Ce constat repose sur l’enquête semestrielle menée par la Chambre de commerce. Plus de 600 acteurs issus de différents secteurs ont été sondés pour établir la 9e édition du baromètre de l’économie. Le tableau dressé n’est guère encourageant, voire «alarmant». Même si les chiffres peuvent être relativisés, les résultats sont clairs et nets pour Carlo Thelen, le directeur de la Chambre de commerce. «Les messages qui ressortent du baromètre corroborent avec les alertes que je reçois du terrain. Certaines grandes entreprises internationales, mais aussi des structures de taille moyenne et des entités familiales, réfléchissent à délocaliser leur siège, filiale ou site de production», clame-t-il. Le phénomène risque de s’accentuer «si l’environnement économique continue à se détériorer au Luxembourg ou si la position compétitive par rapport à d’autres pays devait s’affaiblir davantage». 

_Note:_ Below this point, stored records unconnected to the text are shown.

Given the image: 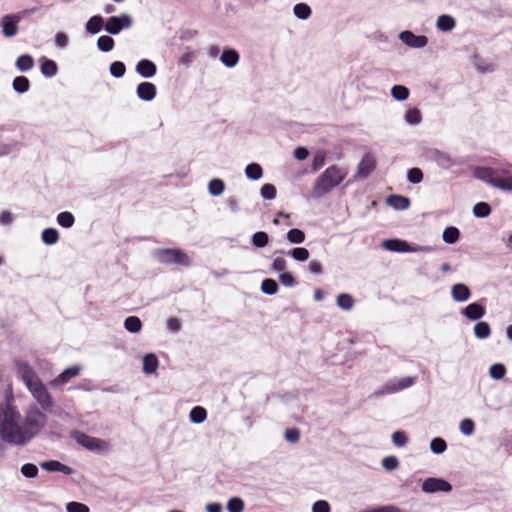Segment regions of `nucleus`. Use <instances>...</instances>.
<instances>
[{
  "mask_svg": "<svg viewBox=\"0 0 512 512\" xmlns=\"http://www.w3.org/2000/svg\"><path fill=\"white\" fill-rule=\"evenodd\" d=\"M0 438L14 446H25L28 444L21 414L14 405L12 393L8 394L5 401L0 404Z\"/></svg>",
  "mask_w": 512,
  "mask_h": 512,
  "instance_id": "1",
  "label": "nucleus"
},
{
  "mask_svg": "<svg viewBox=\"0 0 512 512\" xmlns=\"http://www.w3.org/2000/svg\"><path fill=\"white\" fill-rule=\"evenodd\" d=\"M347 176L344 168L332 165L315 181L312 189L313 198H321L337 187Z\"/></svg>",
  "mask_w": 512,
  "mask_h": 512,
  "instance_id": "2",
  "label": "nucleus"
},
{
  "mask_svg": "<svg viewBox=\"0 0 512 512\" xmlns=\"http://www.w3.org/2000/svg\"><path fill=\"white\" fill-rule=\"evenodd\" d=\"M48 417L44 410H41L37 405H30L24 411L23 426L26 433L28 443L37 437L45 428Z\"/></svg>",
  "mask_w": 512,
  "mask_h": 512,
  "instance_id": "3",
  "label": "nucleus"
},
{
  "mask_svg": "<svg viewBox=\"0 0 512 512\" xmlns=\"http://www.w3.org/2000/svg\"><path fill=\"white\" fill-rule=\"evenodd\" d=\"M27 389L42 410L46 411L54 406L53 397L41 379L29 385Z\"/></svg>",
  "mask_w": 512,
  "mask_h": 512,
  "instance_id": "4",
  "label": "nucleus"
},
{
  "mask_svg": "<svg viewBox=\"0 0 512 512\" xmlns=\"http://www.w3.org/2000/svg\"><path fill=\"white\" fill-rule=\"evenodd\" d=\"M157 260L163 264H179L183 266H190V257L180 249H158L155 252Z\"/></svg>",
  "mask_w": 512,
  "mask_h": 512,
  "instance_id": "5",
  "label": "nucleus"
},
{
  "mask_svg": "<svg viewBox=\"0 0 512 512\" xmlns=\"http://www.w3.org/2000/svg\"><path fill=\"white\" fill-rule=\"evenodd\" d=\"M71 437L82 447L89 451L100 452L107 451L110 447L106 440L92 437L80 431H72Z\"/></svg>",
  "mask_w": 512,
  "mask_h": 512,
  "instance_id": "6",
  "label": "nucleus"
},
{
  "mask_svg": "<svg viewBox=\"0 0 512 512\" xmlns=\"http://www.w3.org/2000/svg\"><path fill=\"white\" fill-rule=\"evenodd\" d=\"M416 377L407 376L400 379H390L374 392L375 396L393 394L413 386Z\"/></svg>",
  "mask_w": 512,
  "mask_h": 512,
  "instance_id": "7",
  "label": "nucleus"
},
{
  "mask_svg": "<svg viewBox=\"0 0 512 512\" xmlns=\"http://www.w3.org/2000/svg\"><path fill=\"white\" fill-rule=\"evenodd\" d=\"M133 20L130 15L122 14L120 16H111L106 20L104 29L107 33L112 35L119 34L123 29H128L132 26Z\"/></svg>",
  "mask_w": 512,
  "mask_h": 512,
  "instance_id": "8",
  "label": "nucleus"
},
{
  "mask_svg": "<svg viewBox=\"0 0 512 512\" xmlns=\"http://www.w3.org/2000/svg\"><path fill=\"white\" fill-rule=\"evenodd\" d=\"M422 491L428 494L445 492L449 493L452 491V485L442 478L429 477L422 482Z\"/></svg>",
  "mask_w": 512,
  "mask_h": 512,
  "instance_id": "9",
  "label": "nucleus"
},
{
  "mask_svg": "<svg viewBox=\"0 0 512 512\" xmlns=\"http://www.w3.org/2000/svg\"><path fill=\"white\" fill-rule=\"evenodd\" d=\"M15 369L18 376L23 381L26 387L40 379L35 370L26 361H15Z\"/></svg>",
  "mask_w": 512,
  "mask_h": 512,
  "instance_id": "10",
  "label": "nucleus"
},
{
  "mask_svg": "<svg viewBox=\"0 0 512 512\" xmlns=\"http://www.w3.org/2000/svg\"><path fill=\"white\" fill-rule=\"evenodd\" d=\"M82 370L81 365H73L64 369L56 378L50 381V386L60 388L68 383L72 378L77 377Z\"/></svg>",
  "mask_w": 512,
  "mask_h": 512,
  "instance_id": "11",
  "label": "nucleus"
},
{
  "mask_svg": "<svg viewBox=\"0 0 512 512\" xmlns=\"http://www.w3.org/2000/svg\"><path fill=\"white\" fill-rule=\"evenodd\" d=\"M21 20L20 14H8L2 17V32L5 37L11 38L18 33V24Z\"/></svg>",
  "mask_w": 512,
  "mask_h": 512,
  "instance_id": "12",
  "label": "nucleus"
},
{
  "mask_svg": "<svg viewBox=\"0 0 512 512\" xmlns=\"http://www.w3.org/2000/svg\"><path fill=\"white\" fill-rule=\"evenodd\" d=\"M399 39L410 48H423L428 44V39L424 35H415L411 31H403L399 34Z\"/></svg>",
  "mask_w": 512,
  "mask_h": 512,
  "instance_id": "13",
  "label": "nucleus"
},
{
  "mask_svg": "<svg viewBox=\"0 0 512 512\" xmlns=\"http://www.w3.org/2000/svg\"><path fill=\"white\" fill-rule=\"evenodd\" d=\"M21 148V142L9 137H0V157L17 153Z\"/></svg>",
  "mask_w": 512,
  "mask_h": 512,
  "instance_id": "14",
  "label": "nucleus"
},
{
  "mask_svg": "<svg viewBox=\"0 0 512 512\" xmlns=\"http://www.w3.org/2000/svg\"><path fill=\"white\" fill-rule=\"evenodd\" d=\"M376 161L370 154L365 155L357 167V177L367 178L375 169Z\"/></svg>",
  "mask_w": 512,
  "mask_h": 512,
  "instance_id": "15",
  "label": "nucleus"
},
{
  "mask_svg": "<svg viewBox=\"0 0 512 512\" xmlns=\"http://www.w3.org/2000/svg\"><path fill=\"white\" fill-rule=\"evenodd\" d=\"M156 86L151 82H141L136 89V94L143 101H152L156 97Z\"/></svg>",
  "mask_w": 512,
  "mask_h": 512,
  "instance_id": "16",
  "label": "nucleus"
},
{
  "mask_svg": "<svg viewBox=\"0 0 512 512\" xmlns=\"http://www.w3.org/2000/svg\"><path fill=\"white\" fill-rule=\"evenodd\" d=\"M135 70L143 78H152L156 75L157 67L151 60L142 59L136 64Z\"/></svg>",
  "mask_w": 512,
  "mask_h": 512,
  "instance_id": "17",
  "label": "nucleus"
},
{
  "mask_svg": "<svg viewBox=\"0 0 512 512\" xmlns=\"http://www.w3.org/2000/svg\"><path fill=\"white\" fill-rule=\"evenodd\" d=\"M474 175L477 179L494 187L498 172L489 167H478L475 169Z\"/></svg>",
  "mask_w": 512,
  "mask_h": 512,
  "instance_id": "18",
  "label": "nucleus"
},
{
  "mask_svg": "<svg viewBox=\"0 0 512 512\" xmlns=\"http://www.w3.org/2000/svg\"><path fill=\"white\" fill-rule=\"evenodd\" d=\"M382 246L388 250V251H392V252H400V253H403V252H412L414 251L410 246L409 244L404 241V240H400V239H389V240H385L383 243H382Z\"/></svg>",
  "mask_w": 512,
  "mask_h": 512,
  "instance_id": "19",
  "label": "nucleus"
},
{
  "mask_svg": "<svg viewBox=\"0 0 512 512\" xmlns=\"http://www.w3.org/2000/svg\"><path fill=\"white\" fill-rule=\"evenodd\" d=\"M462 315H464L469 320H479L485 315V308L484 306L480 305L479 303H471L468 306H466L462 311Z\"/></svg>",
  "mask_w": 512,
  "mask_h": 512,
  "instance_id": "20",
  "label": "nucleus"
},
{
  "mask_svg": "<svg viewBox=\"0 0 512 512\" xmlns=\"http://www.w3.org/2000/svg\"><path fill=\"white\" fill-rule=\"evenodd\" d=\"M451 296L456 302H465L470 298L471 292L467 285L457 283L451 288Z\"/></svg>",
  "mask_w": 512,
  "mask_h": 512,
  "instance_id": "21",
  "label": "nucleus"
},
{
  "mask_svg": "<svg viewBox=\"0 0 512 512\" xmlns=\"http://www.w3.org/2000/svg\"><path fill=\"white\" fill-rule=\"evenodd\" d=\"M40 466L42 469L48 472H61L65 475H70L72 473V468L57 460L42 462Z\"/></svg>",
  "mask_w": 512,
  "mask_h": 512,
  "instance_id": "22",
  "label": "nucleus"
},
{
  "mask_svg": "<svg viewBox=\"0 0 512 512\" xmlns=\"http://www.w3.org/2000/svg\"><path fill=\"white\" fill-rule=\"evenodd\" d=\"M386 202L389 206L396 210H406L410 206L409 198L402 195H390L387 197Z\"/></svg>",
  "mask_w": 512,
  "mask_h": 512,
  "instance_id": "23",
  "label": "nucleus"
},
{
  "mask_svg": "<svg viewBox=\"0 0 512 512\" xmlns=\"http://www.w3.org/2000/svg\"><path fill=\"white\" fill-rule=\"evenodd\" d=\"M220 60L226 67L232 68L237 65L239 54L234 49H226L222 52Z\"/></svg>",
  "mask_w": 512,
  "mask_h": 512,
  "instance_id": "24",
  "label": "nucleus"
},
{
  "mask_svg": "<svg viewBox=\"0 0 512 512\" xmlns=\"http://www.w3.org/2000/svg\"><path fill=\"white\" fill-rule=\"evenodd\" d=\"M159 365L158 358L155 354H146L143 357V372L145 374H152L155 373Z\"/></svg>",
  "mask_w": 512,
  "mask_h": 512,
  "instance_id": "25",
  "label": "nucleus"
},
{
  "mask_svg": "<svg viewBox=\"0 0 512 512\" xmlns=\"http://www.w3.org/2000/svg\"><path fill=\"white\" fill-rule=\"evenodd\" d=\"M456 23L452 16L450 15H440L436 22V27L443 32H449L455 27Z\"/></svg>",
  "mask_w": 512,
  "mask_h": 512,
  "instance_id": "26",
  "label": "nucleus"
},
{
  "mask_svg": "<svg viewBox=\"0 0 512 512\" xmlns=\"http://www.w3.org/2000/svg\"><path fill=\"white\" fill-rule=\"evenodd\" d=\"M104 20L100 15L92 16L86 23V31L89 34H97L103 28Z\"/></svg>",
  "mask_w": 512,
  "mask_h": 512,
  "instance_id": "27",
  "label": "nucleus"
},
{
  "mask_svg": "<svg viewBox=\"0 0 512 512\" xmlns=\"http://www.w3.org/2000/svg\"><path fill=\"white\" fill-rule=\"evenodd\" d=\"M494 188H498L505 191H512V175L504 172L503 174L497 175Z\"/></svg>",
  "mask_w": 512,
  "mask_h": 512,
  "instance_id": "28",
  "label": "nucleus"
},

Moins d’impôts, moins d’indexations

Pour l’instant, la hausse des prévisions de croissance (+1,6 % dans la zone euro; 2,2 % pour le Luxembourg) ne suffirait donc pas à inverser la tendance. La confiance dans l’économie est passée de 89 % au second semestre 2021 à 74 % en ce début 2023. Le taux est cependant identique au score du second semestre 2022. En parallèle, l’activité est annoncée «moins florissante», sans toutefois connaître de chute importante. Pour 52 % des entreprises interrogées, l’activité est restée stable au cours des six derniers mois et elle devrait le rester pour 53 % d’entre elles. Un petit quart (23 %) prévoit une détérioration. La rentabilité, à la baisse, devrait se stabiliser au second semestre de cette année.

La Place financière reste le fer de lance de l’économie nationale, avec une hausse de l’activité de 8 % et une hausse des investissements de 19 %. De l’autre côté, l’Horeca, la construction (lire ci-contre) et l’industrie connaîtraient de plus importantes difficultés. Une tendance inquiétante, car avec une capacité d’investissement réduite, la double transition énergétique et numérique serait également mise en danger.

Pour la Chambre de commerce, le coût du travail et l’index figurent parmi les principaux freins. Néanmoins, les entreprises étrangères placent ces deux facteurs très loin de la catégorie «faiblesse» et «grande faiblesse» de l’économie nationale, également en difficulté pour attirer des investisseurs étrangers.

Parmi les remèdes proposés figurent une baisse de l’imposition des sociétés (de 25 % vers 21 %) ainsi qu’une limitation de l’index à une tranche par an et un plafonnement à 1,5 salaire mensuel médian.

Crise dans la construction :
«Les craintes se confirment»

Les syndicats OGBL et LCGB avaient tenu, la semaine dernière, à relativiser les propos des patrons qui évoquent le risque d’une crise majeure dans la construction. Selon le baromètre de l’économie, l’activité de ce secteur serait toutefois «passée dans le rouge». «Les craintes (…) énoncées lors des derniers mois semblent se confirmer, notamment en raison de la hausse des taux d’intérêts», avance la Chambre de commerce.

Si la construction compte parmi les secteurs dont la compétitivité, sur les cinq dernières années, a connu une des plus fortes évolutions (+20 %), le vent est en train de tourner. Depuis janvier, la baisse de l’activité dans la construction est évaluée à 20 %, contre un plus de 2 % au second semestre 2022. Avec 33 %, le secteur figure dans le peloton de tête des entreprises qui, dans les six mois à venir, anticipent une détérioration de leur rentabilité. Sur le même laps de temps, un quart des entreprises de construction compte réduire ses investissements.